MEPs oppose ‘re-nationalisation’ of LIFE+ funds

Proposed LIFE+ regulation is now in a last-chance conciliation procedure after MEPs rejected the Council’s position to delegate 80% of environmental funds directly to member states.

LIFE (The Financial Instrument for the Environment) has been in operation since 1992 and co-finances environmental initiatives in the EU as well as in some candidate, accession and neighbouring countries.

The Parliament’s second-reading vote on 24 October 2006 was predicated by a desire not to ‘re-nationalise’ the LIFE programme and to ensure that the Commission remains central to environmental policy definition. Thus, MEPs rejected the Council’s position which foresaw at least 80% of the LIFE+ budget being managed directly by member states.

However, the Commission supported the Council’s position to delegate management of the programme on concerns that it lacked sufficient staff to manage the funds on its own.
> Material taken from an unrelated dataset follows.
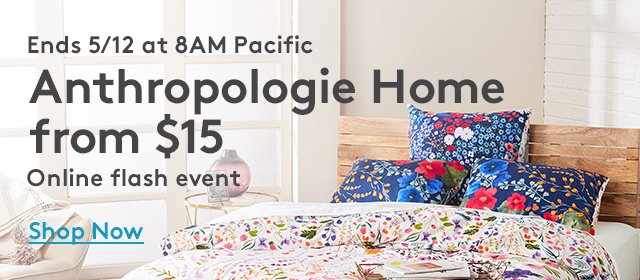 Ends 5/12 at 8AM Pacific   Anthropologie Home from $15   Online flash event   Shop Now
MEPs also called for an increase in the budget size by €100 million and for at least 55% of Life+ funds to be allocated to the nature and biodiversity component.

The process now enters into conciliation. In order to avoid a financial gap if no agreement is found by the end of 2006, the Parliament called on the Commission to guarantee the continuity of the programme in 2007.

Since 1992, LIFE has co-financed some 2,750 projects, contributing approximately €1.35 billion to the protection of the environment. LIFE+ is the proposed successor to LIFE III and will have a budget of approximately €1.9 billion for the period 2007-2013.